By Earl Dittman     Jul 19, 2009 in Entertainment
As he heads into Season 3 of The Bill Engvall Show, series costar Tim Meadows (a Saturday Night Live & Second City alum) recalls how a Talking Heads movie convinced the one-time "Ladies Man" to exorcise his shyness and pursue a career in comedy.
Becoming a professional comic was the furthest thing from young Tim Meadows mind while growing up in the Detroit suburb of Highland Park. The timid and unadventurous pre-teen practically had to be forced into interacting with other human beings, and the notion of trying to entertain his peers or make them laugh was simply out of the question. “I was not funny at all while I growing up, in the least bit,” recalls the 48-year-old costar of The Bill Engvall Show. “I wasn’t the class clown or anything like that. I was painfully shy as a kid. All I used to do was watch a lot of television. I was always a fan of comedy, so I loved sitcoms and any kind of comedy on television. But I was very shy. When I got older, I distinctly remember having conversations with my mother about needing to overcome being so introverted. She used to tell me, ‘You need to go outside the house. You need to make friends. You need to go out and play sports or something like a normal kid.’ I tried, but I was more focused on comedy, but I didn't think I could make a career out of it. I just keep wondering how I could make it play a part in my life.”
It would take more than his mom’s caring words and heavy-handed coaxing to force Meadows to pull his head out of the proverbial sand. Oddly, a concert film filled with live performances of Top Ten hits like “Burning Down The House” and “Take Me To The River” would end-up helping Meadows jump-start his career as a highly successful comedian (with a ten season gig, 1991-2000, on Saturday Night Live, a lengthy stint as a Second City comedy troupe member and the star of several hit motion pictures – Mean Girls, Walk Hard -- and primetime comedy series, including the highly-rated sitcom The Bill Engvall Show).
“It took something really unexpected to make me come out of my comedy closet,” confesses the creator of the iconic Saturday Night Live character Leon “Ladies Man” Phelps. “When I was older, I went to see the concert movie Stop Making Sense by the Talking Heads, at the Art Institute in Detroit. I remember watching it and thinking ‘Those guys are artists and they are living the lives that they want to live. And I don’t have anyone to blame but myself if I don’t do this. I don’t want to ever look back and regret not trying. I really want to do this.

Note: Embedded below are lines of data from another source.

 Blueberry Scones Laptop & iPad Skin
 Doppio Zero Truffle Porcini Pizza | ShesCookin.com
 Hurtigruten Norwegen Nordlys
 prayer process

I want to be an actor. I want to an artist. So, I’m going to do it.’ As I walked out of the theater, I said out loud, ‘I’m moving to Chicago and joining Second City.’ So, I guess I have the Talking Heads to thank or blame for my career. I wouldn’t be where I am now without them.”

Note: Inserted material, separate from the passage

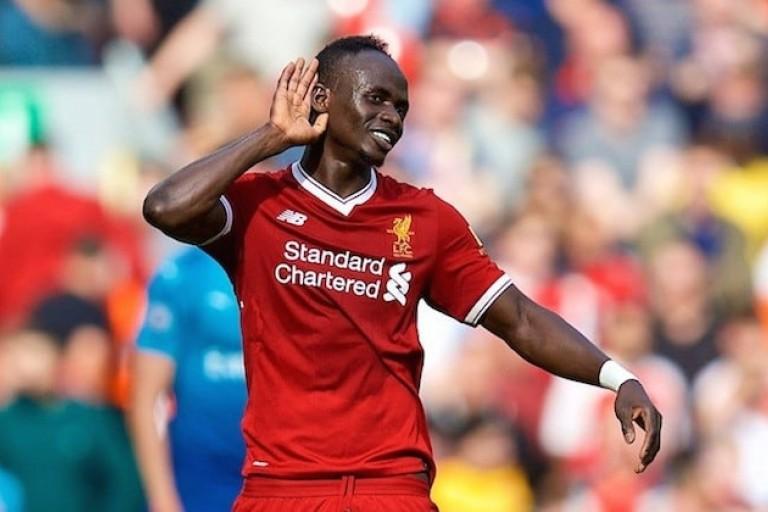Le Sénégalais Sadio Mané, sérieux prétendant au Ballon d'Or 2019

Tim Meadows & Bill Engvall
Tim Meadows & Bill Engvall
At the moment, Meadows is on the soundstage that houses the hilarious and heartwarming family-friendly sitcom The Bill Engvall Show, preparing to film another laugh-filled episode for Season Three of the popular cable series (which premieres July 18, 9:00/8:00p.m. EST/CST on TBS). The brainchild of Engvall, a Blue Collar Comedy Tour survivor, The Bill Engvall Show is a clever comedy for the entire family. Re-joining an ensemble cast that also includes Nancy Travis, Tim Meadows portrays Paul DeFrayne, a hair-replacement specialist and the best bud of family counselor Bill Pearson (Engvall). Over the past two seasons, the all-knowing Paul, a de facto member of the Pearson family — Bill, wife Susan (Travis) and their three kids — has garnered a reputation for talking a bigger game than he can actually play. Although Paul is Bill’s closest pal, he is constantly pushes the boundaries of their friendship. Somehow, Paul always manages to get himself and Bill tangled up in one uproarious, sidesplitting scheme — from tricking a neighbor to put up his garbage cans to keeping a secret about lost baby pictures — after another.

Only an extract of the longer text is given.